- Former names: Derby Food Center
- Alternative names: The Derb

General information
- Type: Academic Building
- Architectural style: Standard limestone
- Location: Manhattan Ave. and Old Claflin Rd., Manhattan, Kansas, United States
- Coordinates: 39°11′39.29″N 96°34′39.64″W﻿ / ﻿39.1942472°N 96.5776778°W
- Completed: 1965

Technical details
- Floor count: 2

Website
- Derby Derby Map

= Derby Dining Center =

Derby Dining Center, named after reference librarian Grace Derby, is the largest dining facility at Kansas State University's Manhattan, KS campus and serves approximately 2,000 students living in Ford, Haymaker, Moore and West Residence Halls. The Derb’ (Derby) is on the East side of campus. T•H•E Bakery, a retail bakery, is located on the ground floor of Derby Dining .

==Architecture==
This building consists of two floors. The bottom floor houses noteworthy resources available for students as well as The Bakery and rooms for meetings or classes. The upper floor functions as the main dining location with various food lines as well as seating for students, staff and guests.

The outside of the building is stylized with the same historic looking limestone fascia that is predominant of many buildings throughout campus. The renovation project ending in 2021 added a steel feature over the main entrance.

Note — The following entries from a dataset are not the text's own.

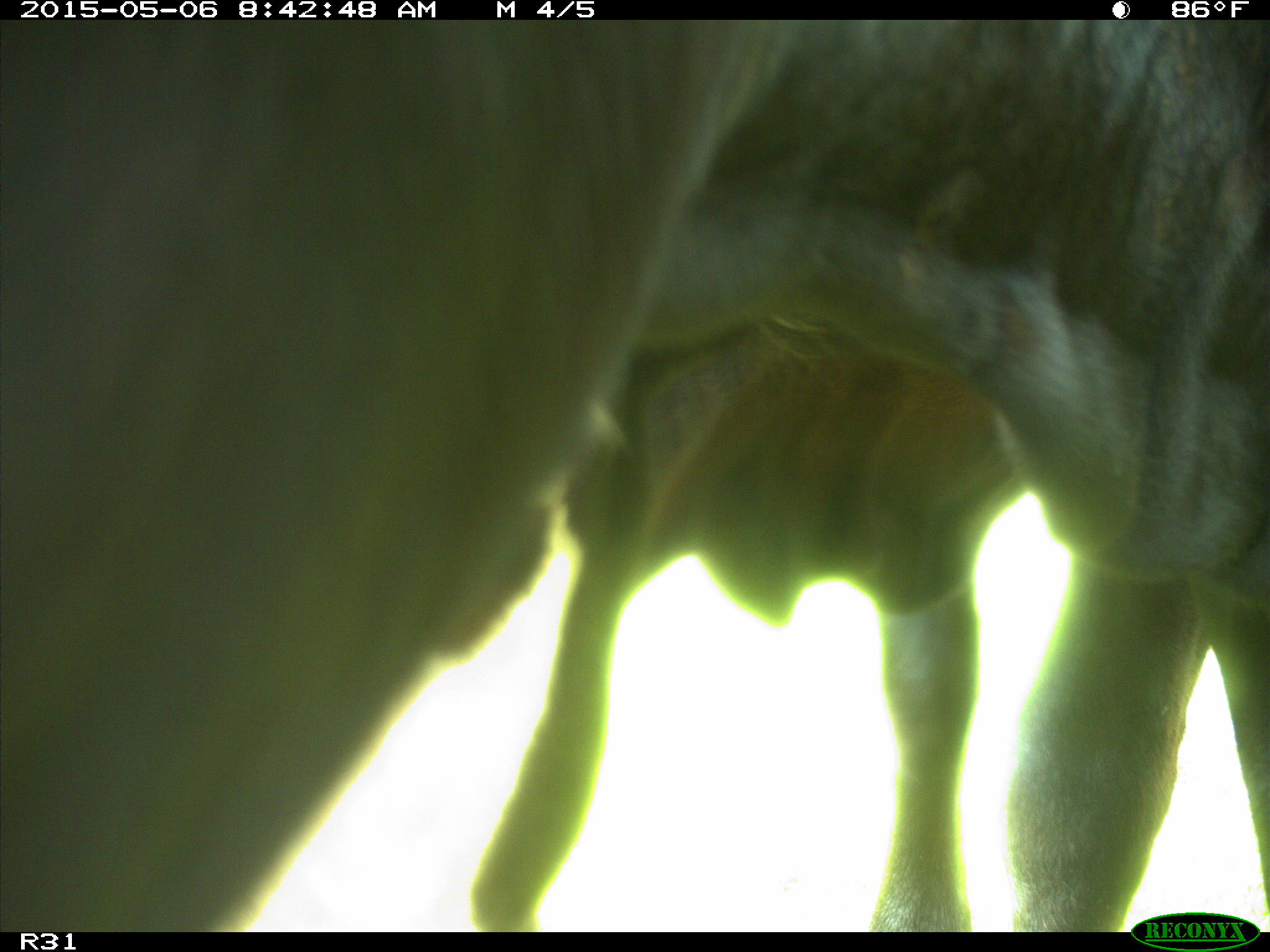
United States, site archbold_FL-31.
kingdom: Animalia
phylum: Chordata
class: Mammalia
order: Artiodactyla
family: Bovidae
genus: Bos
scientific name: Bos taurus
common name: domestic cow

Further notable elements of this building include tunnels that connect each of the four residence halls (Ford, Haymaker, Moore and West) within the Derby complex to the dining center.

==Noteworthy Resources==
Case Management is available to assist students with various needs.

===ResNet Help Desk===
The ResNet Help Desk - Provides technical support for students living in the residence halls and Jardine Apartments at K-State. They assist with network registration, connection issues, and general technical support for computers, mobile devices, printers, or gaming devices.

===ARH/NRHH===
The primary office location for the Association of Residence Halls and local chapter of NRHH is housed within the first floor of Derby.